Actionable Genotypes and Their Association with Life Span in Iceland

Brynjar O Jensson; Gudny A Arnadottir; Hildigunnur Katrinardottir; Run Fridriksdottir; Hannes Helgason; Asmundur Oddsson; Gardar Sveinbjornsson; Hannes P Eggertsson; Gísli Hreinn Halldórsson; Bjarni A Atlason; Hakon Jonsson; Gudjon R Oskarsson; Arni Sturluson; Sigurjon A Gudjonsson; Gudmundur A Thorisson; Florian Zink; Kristjan H S Moore; Gunnar Palsson; Asgeir Sigurdsson; Adalbjorg Jonasdottir; Aslaug Jonasdottir; Magnús Karl Magnússon; Anna Helgadottir; Valgerdur Steinthorsdottir; Julius Gudmundsson; Simon N Stacey; Rafn Hilmarsson; Ísleifur Ólafsson; Óskar Þór Jóhannsson; Davíð Ottó Arnar; Jona Saemundsdottir; Olafur T Magnusson; Gisli Masson; Bjarni Vilhjálmur Halldórsson; Agnar Freyr Helgason; Hreinn Stefansson; Ingileif Jónsdóttir; Hilma Holm; Thorunn Rafnar; Unnur Þorsteinsdóttir; Daniel F Gudbjartsson; Kári Stefánsson; Patrick Sulem

doi:10.1056/nejmoa2300792

Actionable Genotypes and Their Association with Life Span in Iceland

Brynjar O Jensson, Gudny A Arnadottir, Hildigunnur Katrinardottir, Run Fridriksdottir, Hannes Helgason, Asmundur Oddsson, Gardar Sveinbjornsson, Hannes P Eggertsson, Gísli Hreinn Halldórsson, Bjarni A Atlason, Hakon Jonsson, Gudjon R Oskarsson, Arni Sturluson, Sigurjon A Gudjonsson, Gudmundur A Thorisson, Florian Zink, Kristjan H S Moore, Gunnar Palsson, Asgeir Sigurdsson, Adalbjorg JonasdottirAslaug Jonasdottir, Magnús Karl Magnússon, Anna Helgadottir, Valgerdur Steinthorsdottir, Julius Gudmundsson, Simon N Stacey, Rafn Hilmarsson, Ísleifur Ólafsson, Óskar Þór Jóhannsson, Davíð Ottó Arnar, Jona Saemundsdottir, Olafur T Magnusson, Gisli Masson, Bjarni Vilhjálmur Halldórsson, Agnar Freyr Helgason, Hreinn Stefansson, Ingileif Jónsdóttir, Hilma Holm, Thorunn Rafnar, Unnur Þorsteinsdóttir, Daniel F Gudbjartsson, Kári Stefánsson, Patrick Sulem

Landspitali, Reykjavik University, University of Iceland

Research output: Contribution to journal › Article › peer-review

Abstract

BACKGROUND: In 2021, the American College of Medical Genetics and Genomics (ACMG) recommended reporting actionable genotypes in 73 genes associated with diseases for which preventive or therapeutic measures are available. Evaluations of the association of actionable genotypes in these genes with life span are currently lacking.

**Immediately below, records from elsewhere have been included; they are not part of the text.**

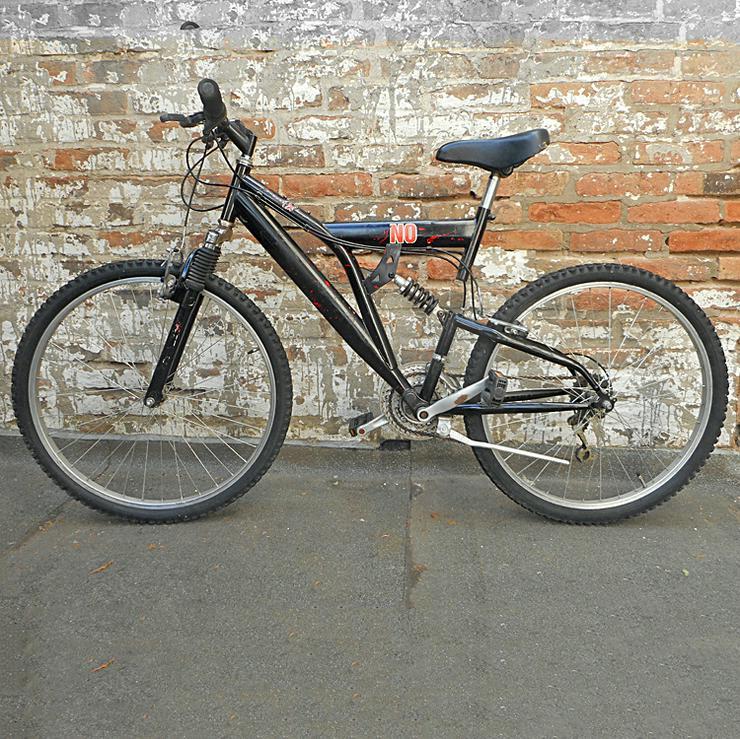 Fahrrad Mountainbike Fully, schwarz, nicht schön, dafür durchgecheckt und gewartet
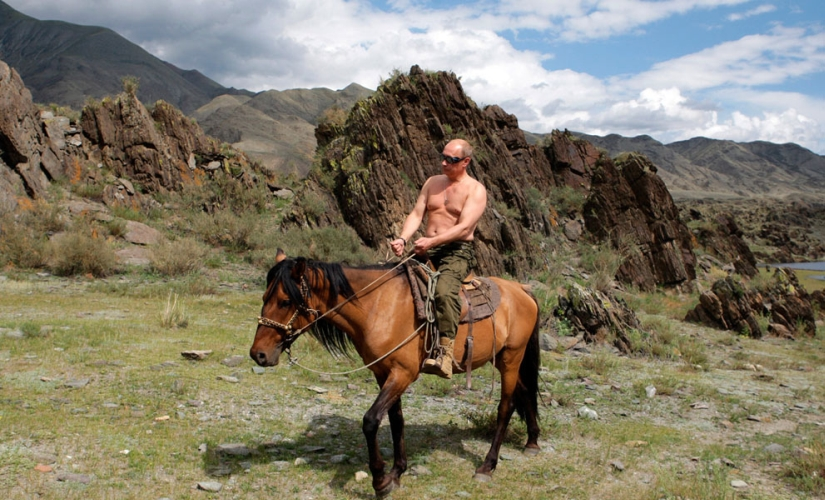 Vladimir Putin rides a horse bare-chested. Image courtesy: Flickr Jedimentat44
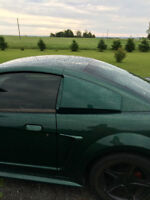 2000 Ford Mustang black Coupe (2 door)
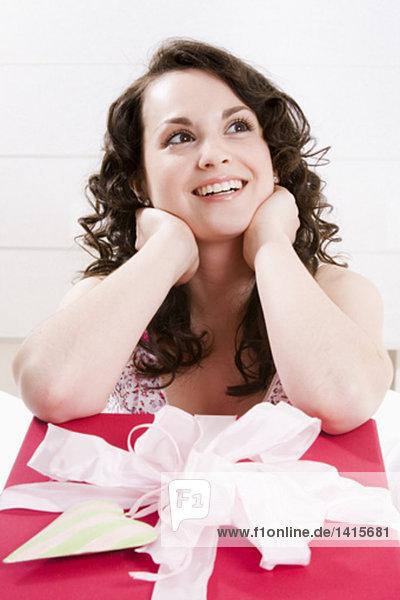 Porträt von lächelnde junge Frau nachzudenken  big Gegenwart vor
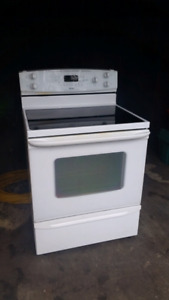 Kenmore stove in mint shape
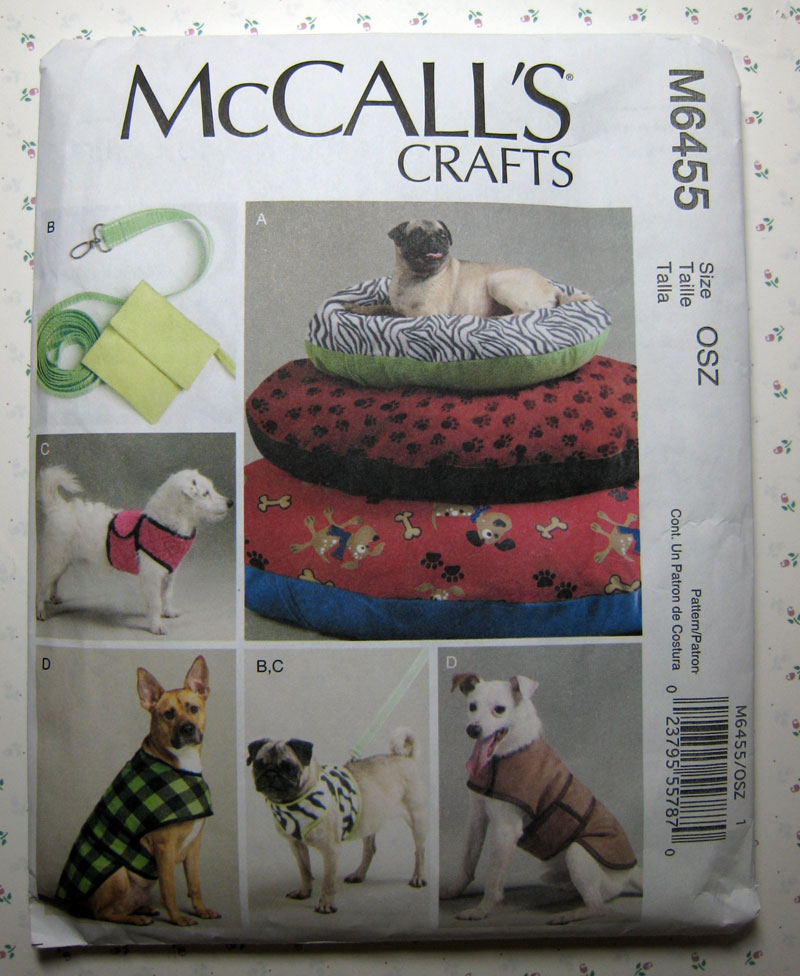 MostlyMandy: Adventures in Sewing: Making a Dog Bed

METHODS: We assessed the prevalence of coding and splice variants in genes on the ACMG Secondary Findings, version 3.0 (ACMG SF v3.0), list in the genomes of 57,933 Icelanders. We assigned pathogenicity to all reviewed variants using reported evidence in the ClinVar database, the frequency of variants, and their associations with disease to create a manually curated set of actionable genotypes (variants). We assessed the relationship between these genotypes and life span and further examined the specific causes of death among carriers.

RESULTS: Through manual curation of 4405 sequence variants in the ACMG SF v3.0 genes, we identified 235 actionable genotypes in 53 genes. Of the 57,933 participants, 2306 (4.0%) carried at least one actionable genotype. We found shorter median survival among persons carrying actionable genotypes than among noncarriers. Specifically, we found that carrying an actionable genotype in a cancer gene was associated with survival that was 3 years shorter than that among noncarriers, with causes of death among carriers attributed primarily to cancer-related conditions. Furthermore, we found evidence of association between carrying an actionable genotype in certain genes in the cardiovascular disease group and a reduced life span.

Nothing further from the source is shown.